• _Extract provided_
Transitioning to Long-distance Events

Although politicians had occasionally employed the telegraph to initiate fairs and other important events from a distance (usually only by conveying a message), long-distance button events would become increasingly popular—and even standard—in the years following the World's Columbian Exposition. No other teleoperated event would match the one designed by fair organizers to start the 1901 Pan-American Exposition in Buffalo, New York. Created to reproduce the grandeur and spectacle once witnessed in Chicago, the event hinged on an ambitious scheme to have U.S. president William McKinley and other presidents from across the Western hemisphere touch buttons at the same time. Complicating matters, President McKinley would travel cross-country on a train while pressing his button. This elaborate performance, combining long-distance communication, synchronicity, and remote activation of machines, capitalized on a fantasy of globalized technological touch:

At 2 o'clock, Buffalo time, by arrangement with the cable companies leading to South America, and with the telegraphic companies, and with the Atlantic cable companies, the Presidents and Rulers of all the countries of the Western Hemisphere will be requested to touch an electric button in their office, which will thus start a piece of machinery of the Exposition […] President McKinley, from his special train, will start the great fountain pumps, and will transmit over the wires a message of greeting to the people assembled on the occasion of the opening. (“The Pan-American Fair,” Citation1901)

The New York Times called this a “novel” and “remarkable” plan, emphasizing how rulers and nations could come together through the use of technology to demonstrate their combined power. This striking example of collaborative work across great distances, where technologically driven entities including cable companies, telegraphic companies, and locomotive engineers came together around a common purpose, received voluminous praise in a number of media sources for its efforts to coordinate action from a distance. Whether riding on a train, sitting in the White House, or standing on a fair's podium, a world leader could set his finger upon the button and bring an event to life, these sources noted, pointing to a kind of omnipotence once unimaginable.

Due to this new human-technology configuration of carrying out opening ceremonies across a distance, newspapers and magazines played an important role in providing a “behind-the-scenes” perspective on the various components involved. Describing a moment at the White House on April 15, 1902 when President Roosevelt started the Masonic Fair with his family members as witnesses, the Washington Post reported: “At the White House a scene of interest almost as intense as that which held those at the fair spellbound was enacted.” The article continued, “At the supreme moment three taps of the key sounded, and the President pressed down another key, which was the signal for the opening, and all was over. The children had manifested an intense interest in the proceeding from beginning to end, and required the operator to explain the whole system to them before their distinguished parent touched the button” (”Masonic Fair is open,” Citation1902). Transporting readers to the White House, the article depicted a scene of “intensity” during the “supreme moment” with a “spellbound” audience of the president's children, offering an omniscient view of the long-distance button-pressing act. Here, the journalist could simultaneously provide multiple scenes and perspectives; after describing the president at his desk in Washington, DC, the reporter went on to dramatize the scene witnessed at the fair and its animated machinery—creating a bridge between the button act and the physical opening ceremony. One could never witness these two events at the same time; thus, newspaper reports offered a special kind of mediation for readers that brought remote acts together. In this manner, texts about the long-distance ceremony also offered a form of authentication to readers—verifying the true nature of the button-pressing act (Peters, Citation1999). Without this important step, only a privileged few would bear witness to the president's touch.

• _Entries supplied_
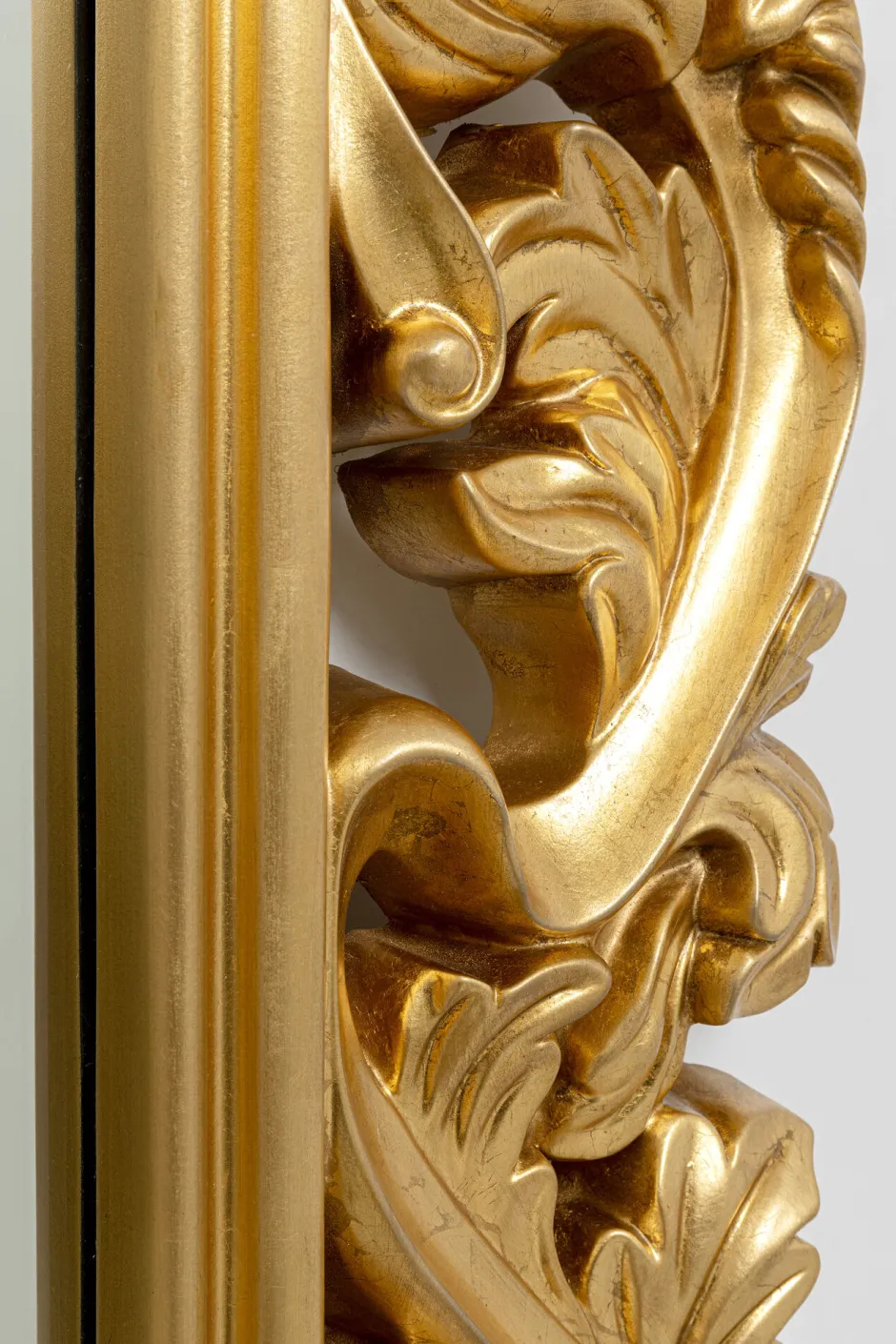 Clearance Wandspiegel Baroque Valentina Gold 100x190cm Spiegels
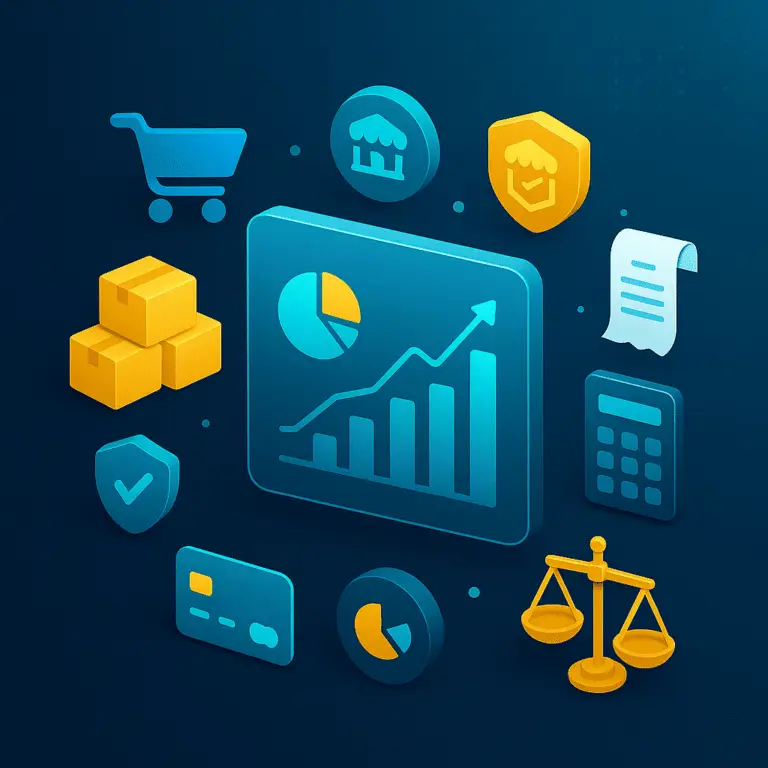 Melhor contabilidade para e-commerce, conciliação, custo e margem por canal com a Agora Deu Lucro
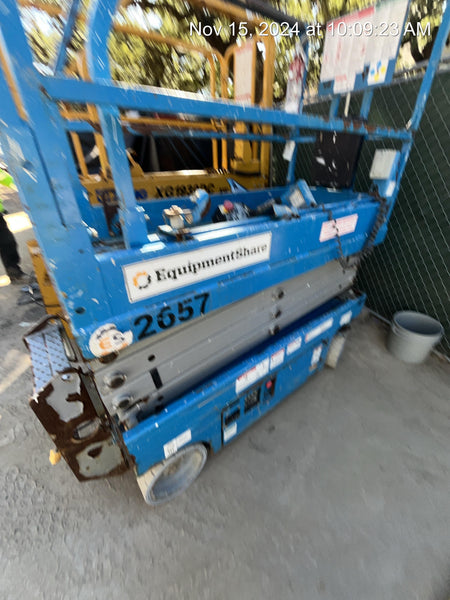 2017 Genie GS-1930 Genie GS1930 Scissor Lift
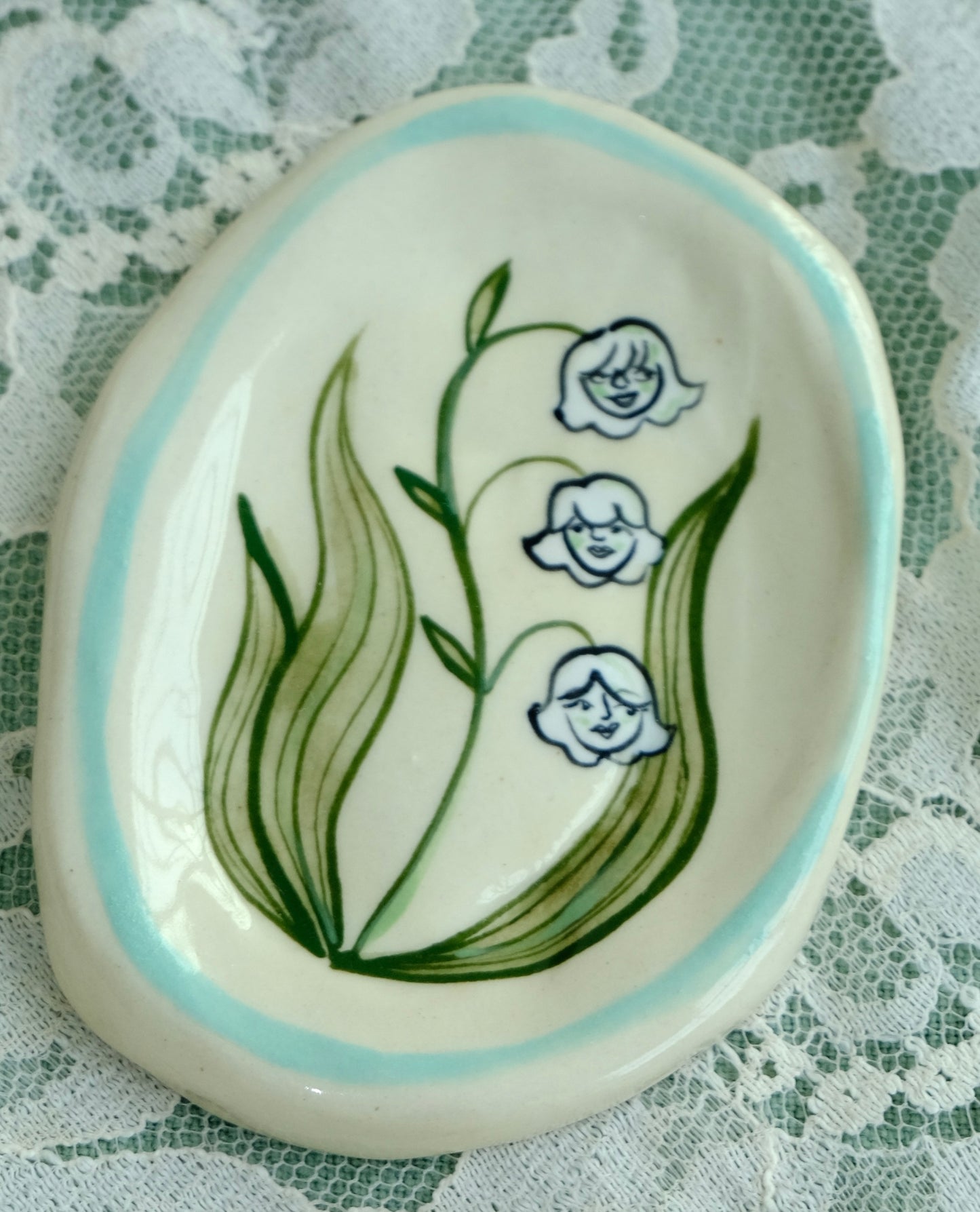 September Trinket Plates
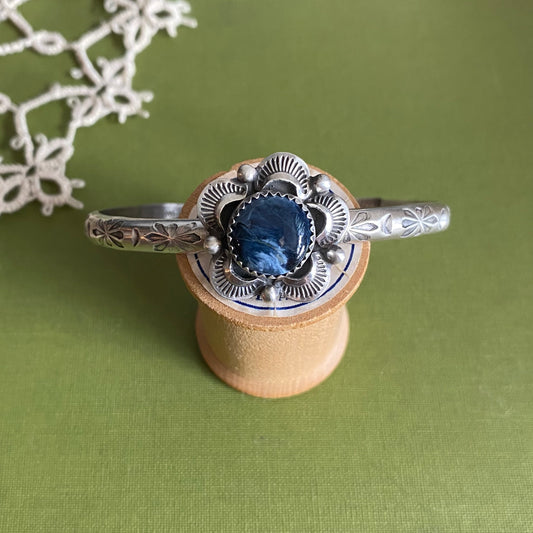 Pietersite Cuff Bracelet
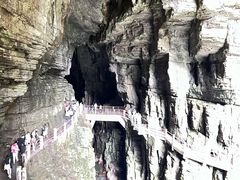 -蝶舞清江·恩施地心谷景区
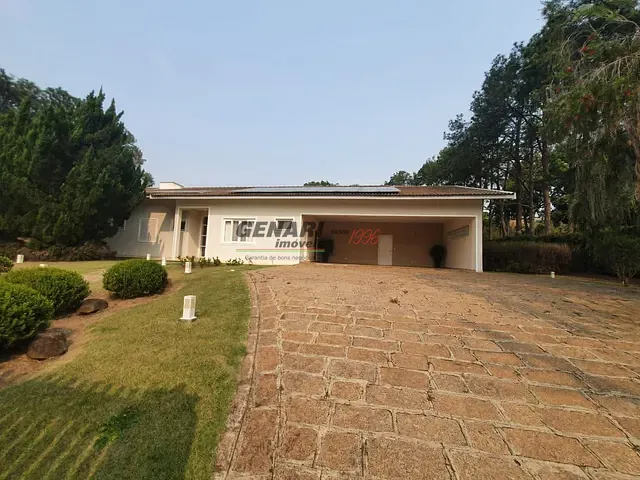 Chácara com 3000m² 3 quartos e 7 banheiros, à venda, no bairro Vale das Laranjeiras em Indaiatuba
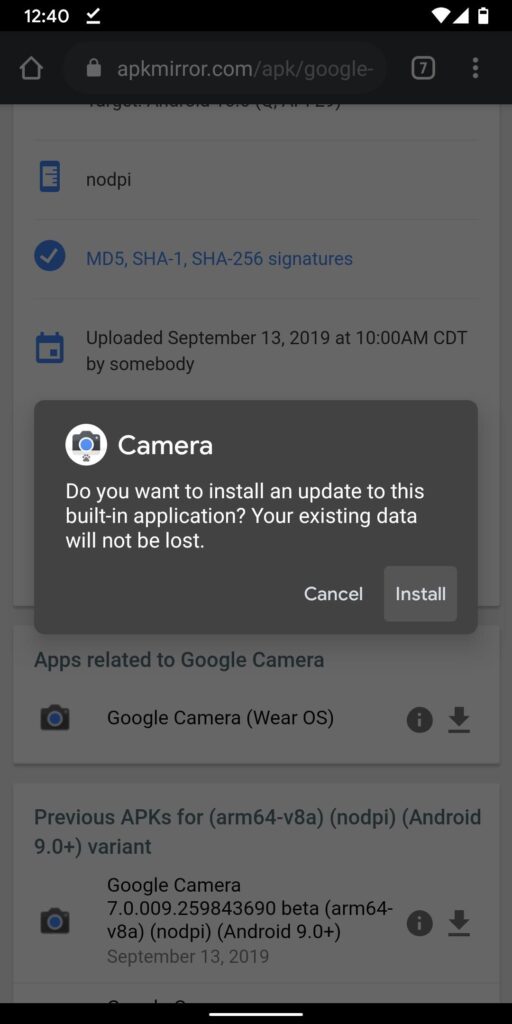Download Google Pixel 4 Camera 03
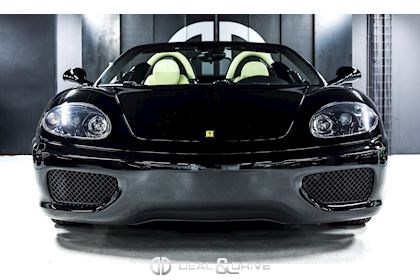 360 3.6 V8 SPIDER MANUAL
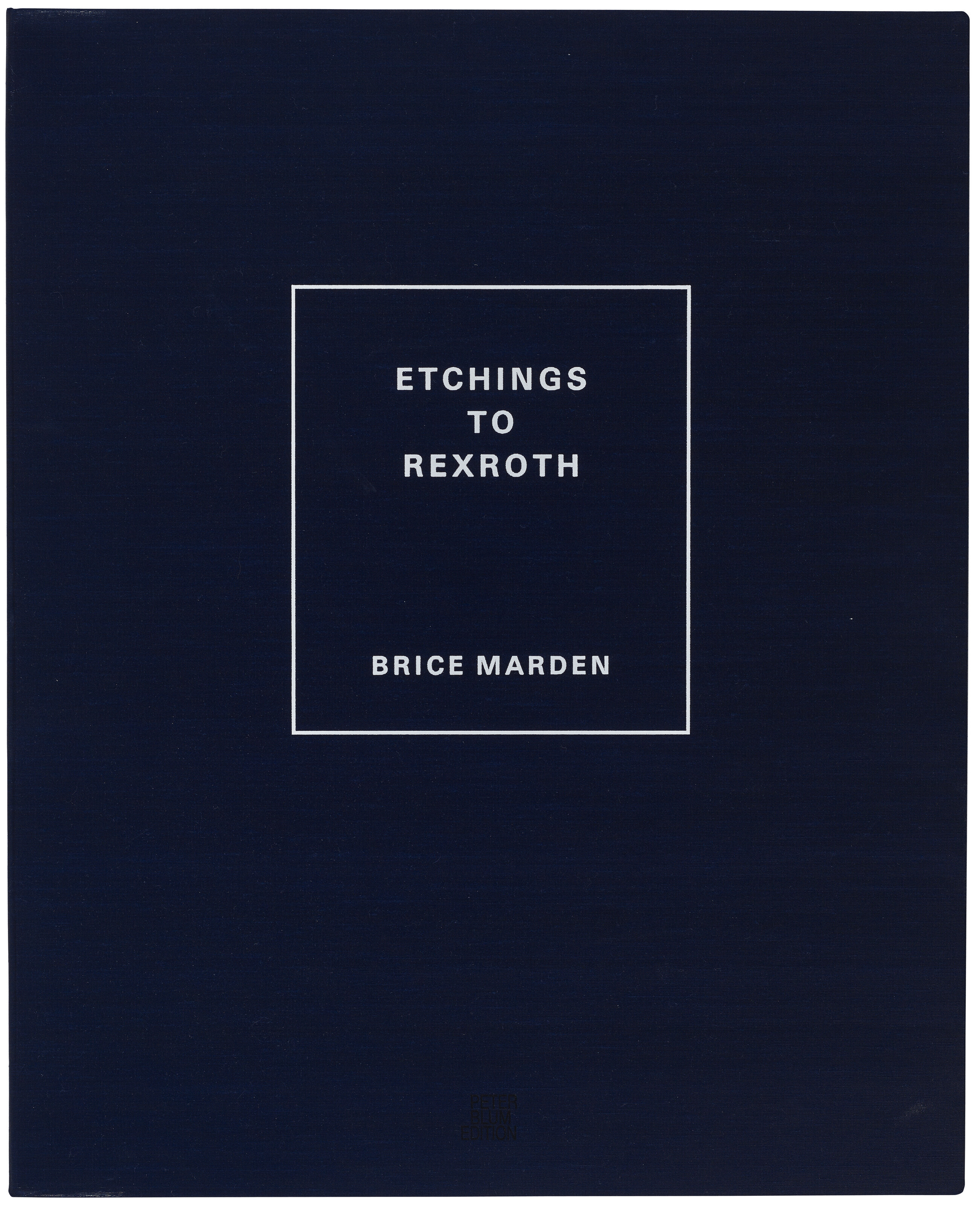 Brice Marden — Гравюры для Rexroth, изображение 28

• _Task description_
Could you turn the paragraph of the excerpt on long-distance button events that begins "The New York Times called this" into a short bulleted list of its main facts?

• _Task output_
- The New York Times called the plan "novel" and "remarkable." It stressed how rulers and nations could come together through technology to demonstrate their combined power.
- Many media sources praised the effort because cable companies, telegraphic companies, and locomotive engineers worked toward a common purpose across great distances.
- These sources noted that a world leader could press a button and bring an event to life from a train, the White House, or a fair's podium. They saw in this a kind of omnipotence once unimaginable.